Smithson has become one of the totemic artists of the time. His heritage is claimed by diverse tendencies within contemporary artmaking (only partly covered by Cornelia Butler’s catalogue essay on his legacy) and its interpretation is mooted by the most ambitious young art historians. But like many such artists before him—Cézanne, for example—Smithson’s oeuvre and its development present inconsistencies. These render many of those claims and interpretations partial at best—above all when it is a question of reconciling the mature works for which he is best known with the earlier ones that led up to them.

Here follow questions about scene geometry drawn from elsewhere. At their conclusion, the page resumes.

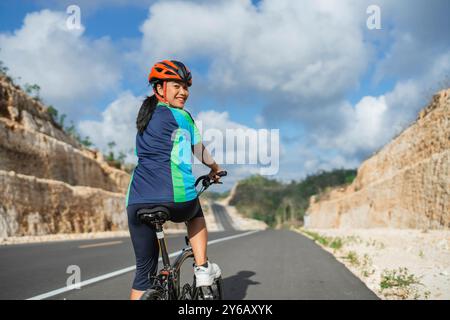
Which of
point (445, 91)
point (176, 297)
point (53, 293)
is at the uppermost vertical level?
point (445, 91)

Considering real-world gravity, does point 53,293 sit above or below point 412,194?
below

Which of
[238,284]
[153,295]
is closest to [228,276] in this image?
[238,284]

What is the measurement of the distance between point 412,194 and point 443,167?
4470mm

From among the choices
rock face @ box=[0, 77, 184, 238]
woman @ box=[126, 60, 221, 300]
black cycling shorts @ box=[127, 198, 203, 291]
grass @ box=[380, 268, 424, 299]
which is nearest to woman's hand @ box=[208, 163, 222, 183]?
woman @ box=[126, 60, 221, 300]

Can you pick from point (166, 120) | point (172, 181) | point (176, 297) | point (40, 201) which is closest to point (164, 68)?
point (166, 120)

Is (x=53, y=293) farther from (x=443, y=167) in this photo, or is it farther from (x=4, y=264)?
(x=443, y=167)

The expressionist sci-fi of Smithson’s early work crudely declares interests—for instance, in the reactionary anti-romantic and anti-humanist aesthetic of TE Hulme, Wyndham Lewis and TS Eliot—that would remain important for him, but how? By arranging this retrospective—previously seen at the Museum of Contemporary Art in Los Angeles and the Dallas Museum of Art—against the grain of chronology, curators Butler and Eugenie Tsai have finessed the question more than answered it. In a challenging catalogue essay, Thomas Crow forcefully suggests that, far from ever having abandoned his early fascination with religion, Smithson’s continuing anti-visual bias was based on his ‘refusal of secularised culture.’ Crow may be simplifying matters. Smithson himself dismissed Marcel Duchamp’s ‘priestly’ stance as ‘a kind of religion-in-drag’ but then Hulme himself mocked romanticism as ‘spilt religion’. The problem in either case, perhaps, is less with religion than with its habit of getting into the wrong place of the wrong clothes. But as an admirer of Frederick Law Olmsted, Smithson saw himself as promoting a democratic spirit in opposition to Eliot’s ‘aristocratic stance’.

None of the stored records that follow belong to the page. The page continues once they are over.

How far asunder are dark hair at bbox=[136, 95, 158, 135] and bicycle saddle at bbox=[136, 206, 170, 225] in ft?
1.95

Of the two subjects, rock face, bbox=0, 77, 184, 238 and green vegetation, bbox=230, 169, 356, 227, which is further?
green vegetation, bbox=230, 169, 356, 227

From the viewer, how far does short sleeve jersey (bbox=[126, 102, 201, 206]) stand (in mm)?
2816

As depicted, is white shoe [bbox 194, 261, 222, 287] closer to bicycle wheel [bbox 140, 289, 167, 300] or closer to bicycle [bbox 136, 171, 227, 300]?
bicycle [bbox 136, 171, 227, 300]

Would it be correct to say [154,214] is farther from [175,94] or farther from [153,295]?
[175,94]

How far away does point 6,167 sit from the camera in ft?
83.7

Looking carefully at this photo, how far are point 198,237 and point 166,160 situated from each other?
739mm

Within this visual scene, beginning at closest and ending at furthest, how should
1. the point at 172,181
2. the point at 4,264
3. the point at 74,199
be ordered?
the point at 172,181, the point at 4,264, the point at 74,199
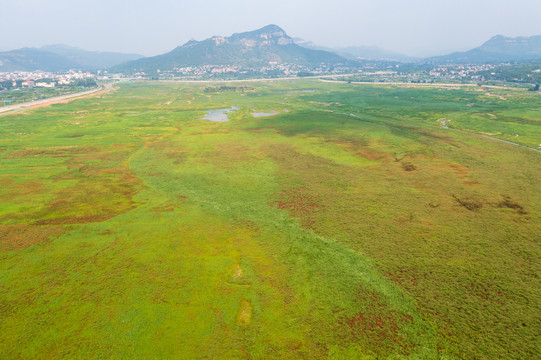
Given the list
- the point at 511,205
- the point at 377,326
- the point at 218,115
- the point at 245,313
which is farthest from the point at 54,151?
the point at 511,205

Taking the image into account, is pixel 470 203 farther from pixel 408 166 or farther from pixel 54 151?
pixel 54 151

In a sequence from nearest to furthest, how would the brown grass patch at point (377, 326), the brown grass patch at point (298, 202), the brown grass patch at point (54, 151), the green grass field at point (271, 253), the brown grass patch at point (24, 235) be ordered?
the brown grass patch at point (377, 326), the green grass field at point (271, 253), the brown grass patch at point (24, 235), the brown grass patch at point (298, 202), the brown grass patch at point (54, 151)

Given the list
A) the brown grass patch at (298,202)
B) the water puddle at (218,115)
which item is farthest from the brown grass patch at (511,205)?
the water puddle at (218,115)

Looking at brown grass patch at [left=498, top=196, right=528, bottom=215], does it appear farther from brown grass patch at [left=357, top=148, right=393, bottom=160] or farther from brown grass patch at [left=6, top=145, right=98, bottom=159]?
brown grass patch at [left=6, top=145, right=98, bottom=159]

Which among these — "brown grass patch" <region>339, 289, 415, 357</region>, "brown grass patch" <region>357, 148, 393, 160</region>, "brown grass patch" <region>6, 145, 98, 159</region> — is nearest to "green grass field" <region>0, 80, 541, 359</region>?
"brown grass patch" <region>339, 289, 415, 357</region>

For Smithson, the scale of geological time and the inevitability of entropy, which underwrote in his work something like a revised version of the romantics’ cult of ruins, overturned the classicising stance of the reactionary modernists he’d admired. But it is as hard to reconcile Smithson’s essentially pessimistic obsession with entropy with any sort of progressivism à la Olmsted, as it is with Eliot’s love of stable hierarchy. The real problem may be that while Smithson is an artist we know through words more than through artifacts, his statements always sound more definitive than they really were, representing passionately-held contradictions.

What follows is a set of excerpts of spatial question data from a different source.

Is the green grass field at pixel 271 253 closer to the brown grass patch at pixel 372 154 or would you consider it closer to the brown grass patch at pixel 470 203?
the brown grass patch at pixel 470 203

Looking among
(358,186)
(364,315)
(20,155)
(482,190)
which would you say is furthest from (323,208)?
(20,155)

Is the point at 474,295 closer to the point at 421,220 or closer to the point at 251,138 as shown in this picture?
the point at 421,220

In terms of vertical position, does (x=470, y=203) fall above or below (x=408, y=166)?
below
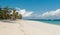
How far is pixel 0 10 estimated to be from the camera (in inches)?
2052

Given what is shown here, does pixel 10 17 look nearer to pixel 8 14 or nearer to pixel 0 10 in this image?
pixel 8 14

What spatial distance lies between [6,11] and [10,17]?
578cm

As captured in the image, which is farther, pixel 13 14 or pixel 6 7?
pixel 13 14

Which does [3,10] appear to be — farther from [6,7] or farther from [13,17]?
[13,17]

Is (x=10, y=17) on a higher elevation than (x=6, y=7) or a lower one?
lower

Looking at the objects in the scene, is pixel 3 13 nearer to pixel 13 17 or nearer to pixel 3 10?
pixel 3 10

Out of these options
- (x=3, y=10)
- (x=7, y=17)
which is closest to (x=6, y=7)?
(x=3, y=10)

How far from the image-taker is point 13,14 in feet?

As a person, Smithson seems to have been opaque, contrary, pushy, caustic and grandiose—his art is much the same. Although more and more people seem to be making pilgrimages to ‘The Spiral Jetty’, at present his most salien work might well not be any of his earthworks—so distant and formal in their own dishevelled way—but rather the 1969 slide lecture ‘Hotel Palenque’, which he may not even have considered a work. This piece takes the acidic voice and eye of such phantasmagoric fiction as ‘The Monuments of Passaic’ into the real time of listening.

The collaborative 1971 film ‘Swamp’ was shot by Smithson’s wife Nancy Holt as the pair pushed their way through a morass of tall weeds, but more vivid than the imagery is Smithson’s controlling voice as it determines the camera’s movements: ‘Go slow … watch it … make an about-face … go back the way you came … watch the stickers … shoot into the density of it …’. One remembers that this is the person who wrote, ‘A great artist can make art simply by casting a glance.’ He should have said, ‘by making others cast his glance.’ Smithson’s power is in imposing on us others his own ‘art of looking,’ as he put it. This comprehensive exhibition shows that the somewhat masochistic condition of receivership Smithson’s work imposes is, to a great extent, its own reward.